Silnik
: Bezawaryjność i niezawodność, lato czy zima, słońce czy deszcz, Fordzik po prostu odpalał i jechał.
Uciążliwe usterki zgłoszone przez oceniającego:
Karoseria
: Korozja, korozja wszędzie.
4,0
Całokształt
Kupiłem to auto za paczkę groszków, gdy miało 15 lat. Przejechałem nim przez dwa lata 50000 km, niemal bezawaryjnie. Jak się posypał, to raz a dobrze, ale za takie pieniądze jakie kosztował to nie mam prawa narzekać.
Wrażenia
4,0
Silnik
Dynamiczny to on nie był. Przyspieszanie pod górkę, to był śmiech na sali, ale jeżeli chodzi o bezawaryjność to nie było z nim najmniejszego problemu.
3,0
Skrzynia biegów
Skrzynia, po prostu skrzynia. Zdarzało się wrzucić trójkę zamiast jedynki, poza tym ok.
4,0
Układ jezdny
Całkiem płynnie pokonywał nierówności i dobrze trzymał się drogi. Precyzja kierowania w normie.
Komfort
3,0
Widoczność
Z tyłu szybka jest mała i widać co najwyżej średnio. Można stuknąć w coś niskiego ja się cofa.
3,0
Ergonomia
Prosto, logicznie, klasycznie, żadnych większych problemów. Jedyny minus to światła przeciwmgielne, które notorycznie włączałem kolanem (jestem niski, muszę siedzieć blisko kierownicy).
2,0
Wentylacja i ogrzewanie
Brak klimatyzacji, a ogrzewanie nagrzewało się 20 minut, prawie jak w maluchu.
3,0
Przestrzeń dla kierowcy i pasażerów
Co tu dużo mówić, autko jest niewielkie, chociaż jak na swoje gabaryty przestrzeni trochę jest. Jednak jak się człowiek przyzwyczai do dużego kombi, to w Escorcie chce dostać klaustrofobii.
3,0
Wyciszenie
Cichutki nie był, bardzo głośny też nie, ale przy 4500 rpm ze słuchaniem muzyki było słabo.
Ekonomiczność
4,0
Łatwość utrzymania (pod względem kosztów)

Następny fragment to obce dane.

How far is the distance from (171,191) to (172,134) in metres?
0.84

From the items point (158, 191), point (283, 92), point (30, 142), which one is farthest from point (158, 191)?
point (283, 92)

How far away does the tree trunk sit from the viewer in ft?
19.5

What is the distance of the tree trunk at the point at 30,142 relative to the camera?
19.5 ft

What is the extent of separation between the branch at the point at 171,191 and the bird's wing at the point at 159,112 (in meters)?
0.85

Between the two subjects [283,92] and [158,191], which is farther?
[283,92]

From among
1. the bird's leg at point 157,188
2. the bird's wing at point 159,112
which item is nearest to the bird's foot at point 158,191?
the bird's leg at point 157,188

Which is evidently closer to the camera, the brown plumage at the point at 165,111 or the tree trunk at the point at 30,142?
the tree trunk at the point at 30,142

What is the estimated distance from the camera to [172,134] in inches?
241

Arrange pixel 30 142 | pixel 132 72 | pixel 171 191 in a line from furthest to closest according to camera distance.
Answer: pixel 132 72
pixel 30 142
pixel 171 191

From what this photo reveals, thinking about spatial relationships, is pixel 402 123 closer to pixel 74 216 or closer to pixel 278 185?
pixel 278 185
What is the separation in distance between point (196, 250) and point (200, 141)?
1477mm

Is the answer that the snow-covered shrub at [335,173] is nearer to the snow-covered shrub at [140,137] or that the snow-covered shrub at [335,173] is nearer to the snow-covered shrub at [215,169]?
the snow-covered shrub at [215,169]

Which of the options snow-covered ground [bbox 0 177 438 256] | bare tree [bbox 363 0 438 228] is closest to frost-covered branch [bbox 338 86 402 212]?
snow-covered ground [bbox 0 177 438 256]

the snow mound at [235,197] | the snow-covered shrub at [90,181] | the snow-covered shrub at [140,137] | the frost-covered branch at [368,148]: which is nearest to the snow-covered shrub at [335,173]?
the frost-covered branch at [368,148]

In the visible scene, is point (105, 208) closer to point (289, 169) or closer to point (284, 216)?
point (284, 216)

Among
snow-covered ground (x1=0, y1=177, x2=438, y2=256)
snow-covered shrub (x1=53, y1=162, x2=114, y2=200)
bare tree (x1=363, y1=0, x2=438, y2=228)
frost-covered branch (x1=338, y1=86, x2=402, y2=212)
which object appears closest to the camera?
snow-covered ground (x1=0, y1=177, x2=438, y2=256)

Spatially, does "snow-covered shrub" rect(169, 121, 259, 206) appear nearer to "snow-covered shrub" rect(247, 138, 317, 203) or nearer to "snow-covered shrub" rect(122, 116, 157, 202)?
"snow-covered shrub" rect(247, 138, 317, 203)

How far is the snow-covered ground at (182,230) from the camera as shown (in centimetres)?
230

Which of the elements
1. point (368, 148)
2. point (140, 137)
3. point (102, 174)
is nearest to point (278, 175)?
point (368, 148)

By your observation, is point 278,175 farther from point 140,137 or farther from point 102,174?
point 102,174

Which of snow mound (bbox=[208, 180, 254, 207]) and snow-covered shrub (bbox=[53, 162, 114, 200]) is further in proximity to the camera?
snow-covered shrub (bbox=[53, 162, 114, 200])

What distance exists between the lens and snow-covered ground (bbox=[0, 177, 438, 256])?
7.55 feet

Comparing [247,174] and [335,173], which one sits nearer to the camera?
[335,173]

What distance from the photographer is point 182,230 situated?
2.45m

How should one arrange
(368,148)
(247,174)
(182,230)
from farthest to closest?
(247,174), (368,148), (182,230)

Spalał sporo, ale to przez ciężką nogę. Natomiast poważnych napraw praktycznie nie doświadczyłem, a drobnostki, które się zepsuły, były fantastycznie tanie.
5,0
Stosunek jakość/cena
Dałem za niego tak mało, że o innej ocenie nie może być mowy, tym bardziej, że mimo, iż ubogi w wyposażenie, Escort okazał się być bardzo solidną konstrukcją (nie licząc rdzy - tu niestety wtopa na całej linii). Tak czy inaczej, za 600 złotych czego chcieć więcej?
Niezawodność
4,0
Bezawaryjność (drobiazgi)
Kilka małych i tanich rzeczy, przepływomierz, żarówka, bezpiecznik, sparciały przewód, generalnie nic powyżej 50 zł. To chyba wszystkie usterki jakie były.
4,0
Bezawaryjność (poważne usterki)
Tylko jedna - rdza. Reszta działała jak w zegarku.